## WHAT YOU WILL DO
Reproduce the following data verbatim, omitting all pictures.
==== ITEMS
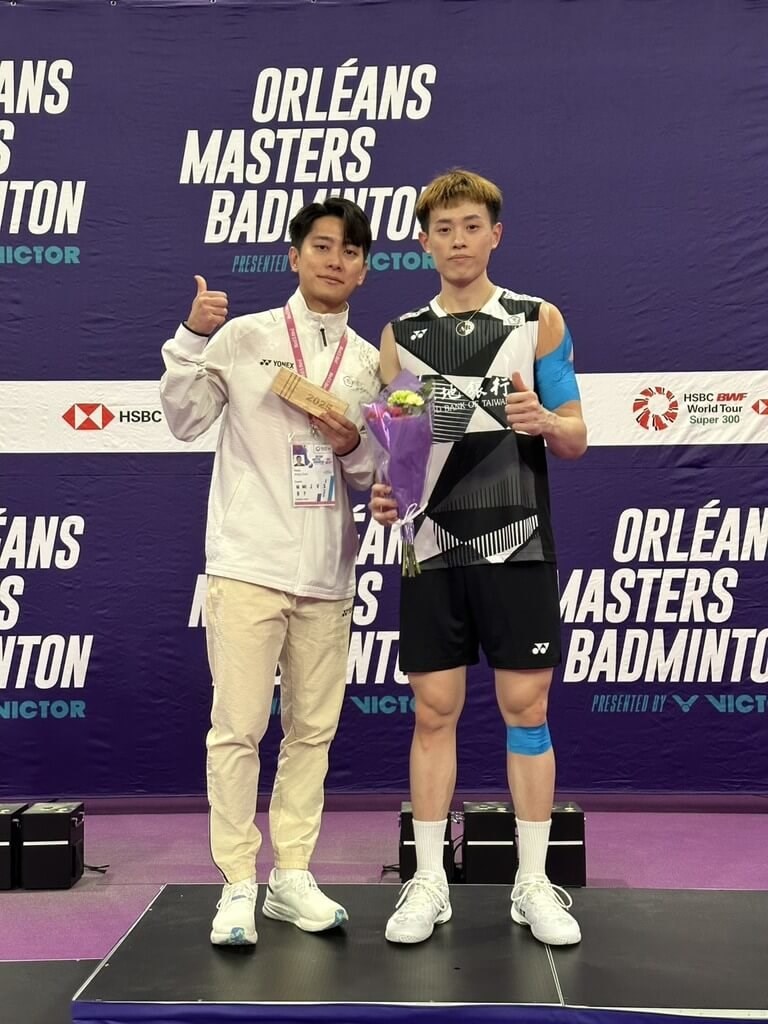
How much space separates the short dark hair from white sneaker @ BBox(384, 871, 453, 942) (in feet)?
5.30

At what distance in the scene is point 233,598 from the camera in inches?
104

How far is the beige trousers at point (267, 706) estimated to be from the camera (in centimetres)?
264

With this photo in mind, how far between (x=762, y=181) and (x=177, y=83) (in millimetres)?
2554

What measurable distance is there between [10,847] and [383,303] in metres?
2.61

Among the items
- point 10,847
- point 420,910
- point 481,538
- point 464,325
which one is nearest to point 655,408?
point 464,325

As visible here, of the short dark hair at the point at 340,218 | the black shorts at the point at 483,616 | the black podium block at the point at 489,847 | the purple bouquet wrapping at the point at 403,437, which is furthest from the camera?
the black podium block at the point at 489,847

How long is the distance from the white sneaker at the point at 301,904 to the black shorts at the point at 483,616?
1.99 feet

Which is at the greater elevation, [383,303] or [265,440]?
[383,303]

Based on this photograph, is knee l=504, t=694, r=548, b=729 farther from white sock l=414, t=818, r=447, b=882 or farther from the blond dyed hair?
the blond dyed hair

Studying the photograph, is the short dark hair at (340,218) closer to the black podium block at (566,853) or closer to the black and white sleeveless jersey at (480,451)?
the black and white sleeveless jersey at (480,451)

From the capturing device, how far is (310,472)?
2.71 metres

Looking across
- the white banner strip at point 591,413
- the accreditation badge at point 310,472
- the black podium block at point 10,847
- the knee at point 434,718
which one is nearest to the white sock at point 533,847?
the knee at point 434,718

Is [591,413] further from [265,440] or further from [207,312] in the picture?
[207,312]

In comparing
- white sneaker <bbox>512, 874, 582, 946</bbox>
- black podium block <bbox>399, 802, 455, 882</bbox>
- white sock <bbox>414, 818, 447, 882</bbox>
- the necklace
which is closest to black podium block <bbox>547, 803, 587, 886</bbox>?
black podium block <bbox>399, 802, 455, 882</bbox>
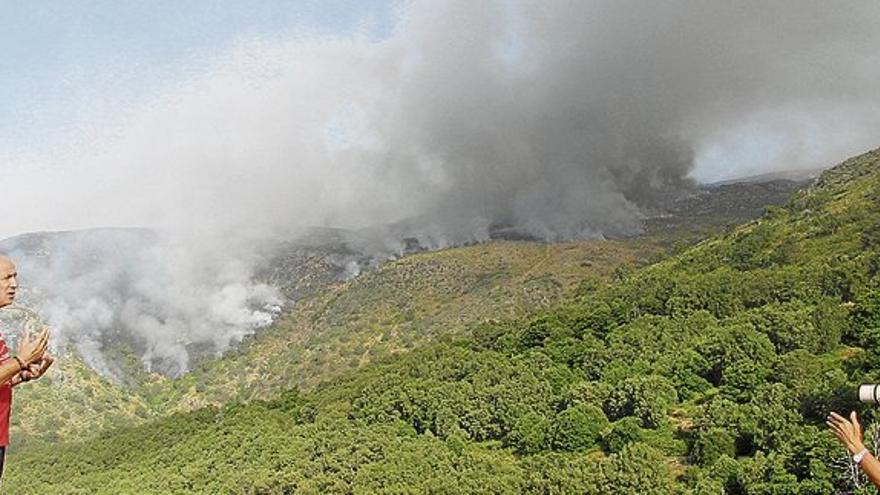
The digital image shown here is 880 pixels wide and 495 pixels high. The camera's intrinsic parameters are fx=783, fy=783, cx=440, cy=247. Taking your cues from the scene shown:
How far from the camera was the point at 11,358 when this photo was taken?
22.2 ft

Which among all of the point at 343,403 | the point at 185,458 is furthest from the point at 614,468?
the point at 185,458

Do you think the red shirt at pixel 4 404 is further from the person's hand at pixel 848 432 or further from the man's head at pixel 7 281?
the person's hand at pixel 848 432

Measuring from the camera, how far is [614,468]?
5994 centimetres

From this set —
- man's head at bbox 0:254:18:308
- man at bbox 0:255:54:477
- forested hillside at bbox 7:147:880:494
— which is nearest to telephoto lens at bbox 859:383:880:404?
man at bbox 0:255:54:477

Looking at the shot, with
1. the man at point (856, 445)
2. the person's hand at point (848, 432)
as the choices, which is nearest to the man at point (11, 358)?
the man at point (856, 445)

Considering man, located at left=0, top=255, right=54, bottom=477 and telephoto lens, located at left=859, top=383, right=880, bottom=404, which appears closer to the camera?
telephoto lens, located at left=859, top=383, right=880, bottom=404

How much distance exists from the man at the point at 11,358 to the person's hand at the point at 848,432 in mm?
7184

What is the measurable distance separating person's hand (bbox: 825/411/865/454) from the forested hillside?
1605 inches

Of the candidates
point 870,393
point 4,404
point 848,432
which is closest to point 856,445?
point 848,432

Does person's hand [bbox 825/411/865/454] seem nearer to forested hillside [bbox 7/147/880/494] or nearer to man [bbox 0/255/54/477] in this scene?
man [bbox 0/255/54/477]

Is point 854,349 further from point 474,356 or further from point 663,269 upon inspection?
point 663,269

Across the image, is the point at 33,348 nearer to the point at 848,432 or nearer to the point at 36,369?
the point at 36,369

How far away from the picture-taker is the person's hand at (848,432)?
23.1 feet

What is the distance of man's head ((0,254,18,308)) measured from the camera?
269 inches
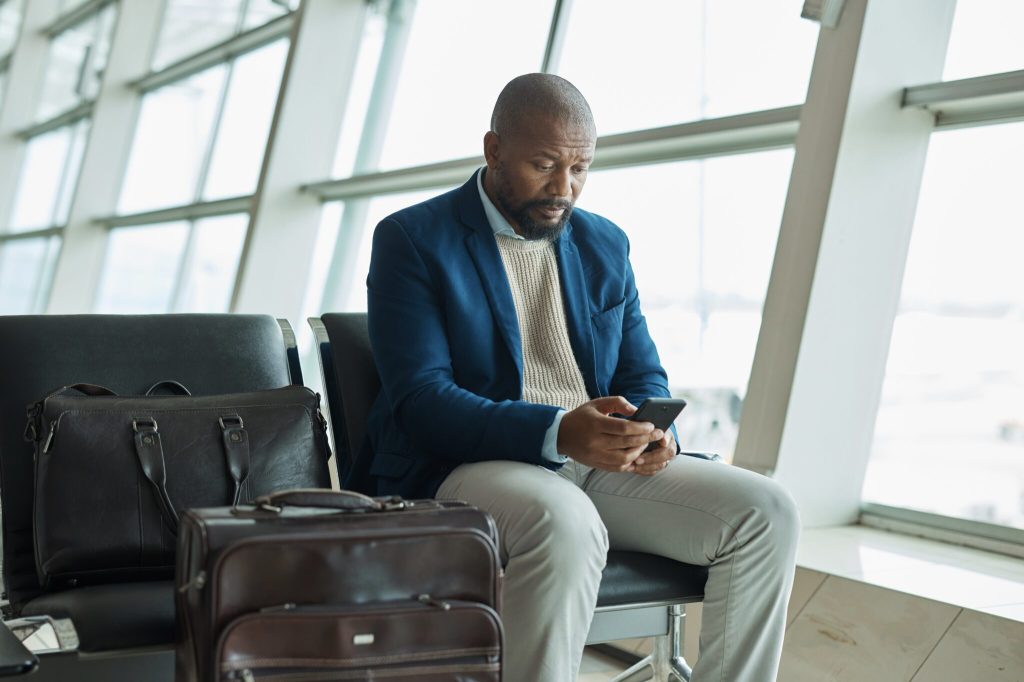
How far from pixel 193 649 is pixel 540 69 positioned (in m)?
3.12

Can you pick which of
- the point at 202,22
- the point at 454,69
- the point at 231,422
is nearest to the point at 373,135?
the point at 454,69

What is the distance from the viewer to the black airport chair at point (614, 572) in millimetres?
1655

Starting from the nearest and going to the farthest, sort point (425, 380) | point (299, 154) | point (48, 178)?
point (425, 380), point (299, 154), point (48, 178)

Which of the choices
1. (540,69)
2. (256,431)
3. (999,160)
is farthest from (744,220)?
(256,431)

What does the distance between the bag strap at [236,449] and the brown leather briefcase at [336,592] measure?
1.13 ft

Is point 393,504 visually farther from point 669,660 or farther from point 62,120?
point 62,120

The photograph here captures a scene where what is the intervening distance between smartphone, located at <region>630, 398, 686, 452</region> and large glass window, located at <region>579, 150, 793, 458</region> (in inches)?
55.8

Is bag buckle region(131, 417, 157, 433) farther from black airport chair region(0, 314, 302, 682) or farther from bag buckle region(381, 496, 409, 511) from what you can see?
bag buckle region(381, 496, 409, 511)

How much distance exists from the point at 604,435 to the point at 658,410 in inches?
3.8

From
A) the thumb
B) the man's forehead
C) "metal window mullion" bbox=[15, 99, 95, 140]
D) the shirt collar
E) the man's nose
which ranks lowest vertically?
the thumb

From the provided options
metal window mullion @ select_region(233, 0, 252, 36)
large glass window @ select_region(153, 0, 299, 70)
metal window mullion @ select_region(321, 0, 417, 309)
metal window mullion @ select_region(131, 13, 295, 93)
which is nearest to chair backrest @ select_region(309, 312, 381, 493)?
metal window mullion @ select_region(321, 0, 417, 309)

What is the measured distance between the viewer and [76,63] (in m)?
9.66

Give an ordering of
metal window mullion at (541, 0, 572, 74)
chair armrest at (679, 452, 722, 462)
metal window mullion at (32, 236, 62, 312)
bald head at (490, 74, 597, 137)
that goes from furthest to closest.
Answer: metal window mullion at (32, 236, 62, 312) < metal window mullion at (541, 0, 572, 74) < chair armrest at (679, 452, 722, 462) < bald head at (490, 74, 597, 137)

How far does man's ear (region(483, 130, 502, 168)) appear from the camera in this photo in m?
========
## SOLUTION FOR THIS PROBLEM
How much space separates the short dark hair from white sneaker @ BBox(384, 871, 453, 942) (in feet)?
5.30

At what distance in the scene is point 233,598 from the camera in inches?
104

How far is the beige trousers at point (267, 706) estimated to be from the camera (in centimetres)?
264

With this photo in mind, how far between (x=762, y=181) and (x=177, y=83) (in millimetres)?
2554

What measurable distance is there between [10,847] and [383,303] in metres?
2.61

Among the items
- point 10,847
- point 420,910
- point 481,538
- point 464,325
which one is nearest to point 655,408?
point 464,325

As visible here, of the short dark hair at the point at 340,218 | the black shorts at the point at 483,616 | the black podium block at the point at 489,847 | the purple bouquet wrapping at the point at 403,437, which is furthest from the camera?
the black podium block at the point at 489,847

How long is the distance from the white sneaker at the point at 301,904 to the black shorts at the point at 483,616?
1.99 feet

Which is at the greater elevation, [383,303] or [265,440]?
[383,303]

Based on this photograph, is knee l=504, t=694, r=548, b=729 farther from white sock l=414, t=818, r=447, b=882 or farther from the blond dyed hair?
the blond dyed hair

Studying the photograph, is the short dark hair at (340,218) closer to the black podium block at (566,853) or closer to the black and white sleeveless jersey at (480,451)?
the black and white sleeveless jersey at (480,451)

From the capturing device, how far is (310,472)?
2.71 metres

Looking across
- the white banner strip at point 591,413
- the accreditation badge at point 310,472
- the black podium block at point 10,847
- the knee at point 434,718
which one is nearest to the white sock at point 533,847?
the knee at point 434,718

Is [591,413] further from [265,440] or further from [207,312] in the picture?
[207,312]

In comparing
- white sneaker <bbox>512, 874, 582, 946</bbox>
- black podium block <bbox>399, 802, 455, 882</bbox>
- white sock <bbox>414, 818, 447, 882</bbox>
- the necklace
which is closest to black podium block <bbox>547, 803, 587, 886</bbox>?
black podium block <bbox>399, 802, 455, 882</bbox>
The digital image shown here is 880 pixels wide and 495 pixels high. The camera's intrinsic parameters are fx=783, fy=783, cx=440, cy=247. Taking your cues from the scene shown:
How far from the camera was the point at 11,358 when this photo was taken?
22.2 ft

Which among all of the point at 343,403 | the point at 185,458 is furthest from the point at 614,468?
the point at 185,458

Do you think the red shirt at pixel 4 404 is further from the person's hand at pixel 848 432 or further from the man's head at pixel 7 281?
the person's hand at pixel 848 432

Measuring from the camera, how far is [614,468]?
5994 centimetres

From this set —
- man's head at bbox 0:254:18:308
- man at bbox 0:255:54:477
- forested hillside at bbox 7:147:880:494
— which is nearest to telephoto lens at bbox 859:383:880:404?
man at bbox 0:255:54:477

Looking at the shot, with
1. the man at point (856, 445)
2. the person's hand at point (848, 432)
as the choices, which is nearest to the man at point (11, 358)?
the man at point (856, 445)

Considering man, located at left=0, top=255, right=54, bottom=477 and telephoto lens, located at left=859, top=383, right=880, bottom=404, which appears closer to the camera?
telephoto lens, located at left=859, top=383, right=880, bottom=404

How much distance exists from the man at the point at 11,358 to the person's hand at the point at 848,432 in mm?
7184

What is the measurable distance separating person's hand (bbox: 825/411/865/454) from the forested hillside?
1605 inches

Of the candidates
point 870,393
point 4,404
point 848,432
which is closest to point 856,445?
point 848,432

Does person's hand [bbox 825/411/865/454] seem nearer to forested hillside [bbox 7/147/880/494] or nearer to man [bbox 0/255/54/477] in this scene?
man [bbox 0/255/54/477]

Is point 854,349 further from point 474,356 or further from point 663,269 upon inspection?
point 663,269

Across the image, is the point at 33,348 nearer to the point at 848,432 or nearer to the point at 36,369?
the point at 36,369

How far away from the picture-taker is the person's hand at (848,432)?
23.1 feet

What is the distance of man's head ((0,254,18,308)) measured from the camera?
269 inches
How far from pixel 193 649 is pixel 540 69 positioned (in m)?
3.12

Can you pick which of
- the point at 202,22
- the point at 454,69
- the point at 231,422
is nearest to the point at 373,135?
the point at 454,69

What is the distance from the viewer to the black airport chair at point (614, 572) in millimetres?
1655

Starting from the nearest and going to the farthest, sort point (425, 380) | point (299, 154) | point (48, 178)?
point (425, 380), point (299, 154), point (48, 178)

Which of the choices
1. (540,69)
2. (256,431)
3. (999,160)
is farthest from (744,220)?
(256,431)

What does the distance between the bag strap at [236,449] and the brown leather briefcase at [336,592] measure?
1.13 ft

Is point 393,504 visually farther from point 669,660 or farther from point 62,120?
point 62,120

The photograph here captures a scene where what is the intervening distance between smartphone, located at <region>630, 398, 686, 452</region> and large glass window, located at <region>579, 150, 793, 458</region> (in inches)?
55.8

Is bag buckle region(131, 417, 157, 433) farther from black airport chair region(0, 314, 302, 682) or farther from bag buckle region(381, 496, 409, 511) from what you can see?
bag buckle region(381, 496, 409, 511)

How much distance exists from the point at 604,435 to the point at 658,410 in inches?
3.8

From
A) the thumb
B) the man's forehead
C) "metal window mullion" bbox=[15, 99, 95, 140]
D) the shirt collar
E) the man's nose
which ranks lowest vertically?
the thumb

From the provided options
metal window mullion @ select_region(233, 0, 252, 36)
large glass window @ select_region(153, 0, 299, 70)
metal window mullion @ select_region(321, 0, 417, 309)
metal window mullion @ select_region(131, 13, 295, 93)
which is nearest to chair backrest @ select_region(309, 312, 381, 493)?
metal window mullion @ select_region(321, 0, 417, 309)

What is the measured distance between the viewer and [76,63] (in m)?
9.66

Give an ordering of
metal window mullion at (541, 0, 572, 74)
chair armrest at (679, 452, 722, 462)
metal window mullion at (32, 236, 62, 312)
bald head at (490, 74, 597, 137)
that goes from furthest to closest.
Answer: metal window mullion at (32, 236, 62, 312) < metal window mullion at (541, 0, 572, 74) < chair armrest at (679, 452, 722, 462) < bald head at (490, 74, 597, 137)

How far does man's ear (region(483, 130, 502, 168)) appear from the camera in this photo in m?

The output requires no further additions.